Monday, November 20, 2023

 SHOOTING IN THE SNOW


So, I'll cut to the chase. The built-in light meter was designed to give us the "correct" exposure. Just ask any photo enthusiasts who love reading the camera's histogram to make sure they "got it correct."

And therein lies the problem when it comes to shooting in the snow. The built-in light meter, which drives the histogram, is designed to get us back to gray, or neutral. If I'm shooting snow in color, the meter will choose, or recommend that I choose, certain settings in order to give me gray, not white, snow. Without getting technical about it (you can articles on that), that is what it is designed to do.

The settings I am referring to depend on whether you're shooting aperture priority, shutter priority, or manual exposure. And they can be any combination of f/stops, shutter speeds, or ISO. 

So, therein lies the problem. Here is how I handle the problem of the built-in light meter trying to give me gray snow. Roughly 95% of the time, I prefer shooting in Aperture Priority. I will use that exposure setting to explain what I do. If you shoot shutter priority, you will need to focus your attention on your f/stop to get it right (I don't recommend that mode when photographing snow because, in a high percentage of cases, subject movement will be zero to almost none). If you are shooting in manual mode, obviously you will need to change any combination of f/stop, shutter speed, and ISO to get it right. 

Now, to my solution while shooting aperture priority. When the built-in meter gives me gray, it does so because it doesn't want me to "overexpose" the scene, which is white. But, it doesn't know that snow is supposed to look white. It is designed to "think" that I need gray snow. And there is the kicker. It will, technically, underexpose the beautiful white snow. For example, if gives me, say a shutter speed of 1/250, I know it's going to look gray. So, I will need to change my shutter speed to anywhere between 1/125 or maybe 1/60 (or anything in-between), depending on the scenario, in order to get white snow. In other words, I'll slow down the shutter to allow more light to hit the sensor, which will in turn lighten/whiten the snow. The common term for doing that is a misnomer--we usually say explain those steps by saying something like, "I had to overexpose the scene by a +1 stop." In actuality, we aren't overexposing the scene (the white snow). What we are doing is overexposing the exposure the light meter gave us. I talk back to me built-in light meter by saying, "No.No. I know what you're trying to do. I don't want white snow. At that point, I, not the meter, am in control of how I want my snow photos to look.

- **Dataset extract**
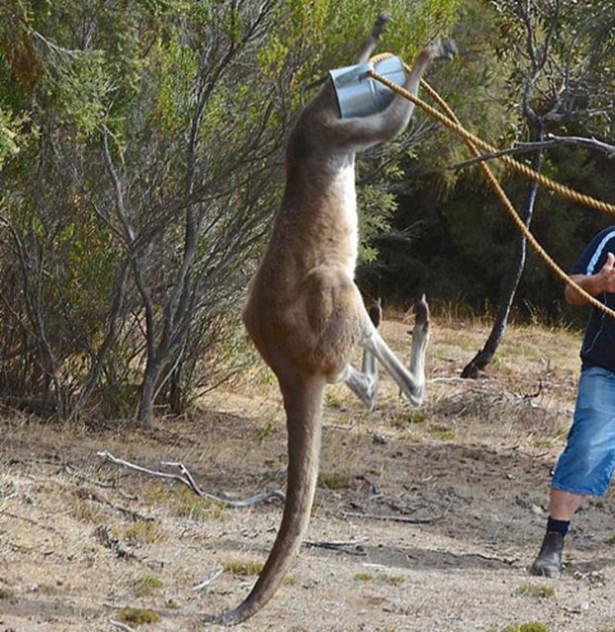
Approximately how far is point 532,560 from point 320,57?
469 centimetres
--
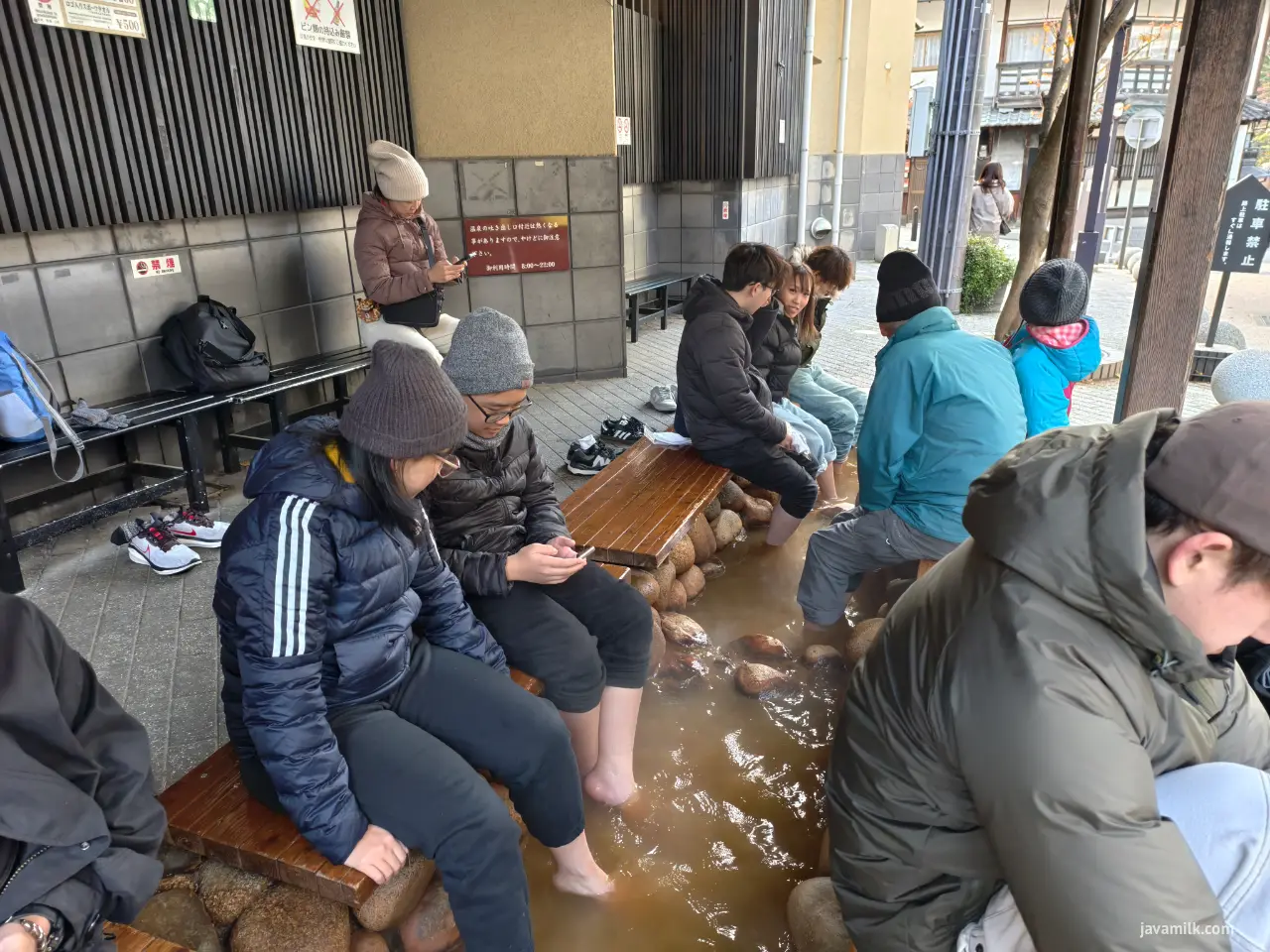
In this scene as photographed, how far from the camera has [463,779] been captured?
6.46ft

- **Task objective**
Copy the snow photography post from "So, I'll cut" up to and including "designed to do.", and switch "histogram" to "brightness graph". The records aren't needed here.

- **Task solution**
So, I'll cut to the chase. The built-in light meter was designed to give us the "correct" exposure. Just ask any photo enthusiasts who love reading the camera's brightness graph to make sure they "got it correct."

And therein lies the problem when it comes to shooting in the snow. The built-in light meter, which drives the brightness graph, is designed to get us back to gray, or neutral. If I'm shooting snow in color, the meter will choose, or recommend that I choose, certain settings in order to give me gray, not white, snow. Without getting technical about it (you can articles on that), that is what it is designed to do.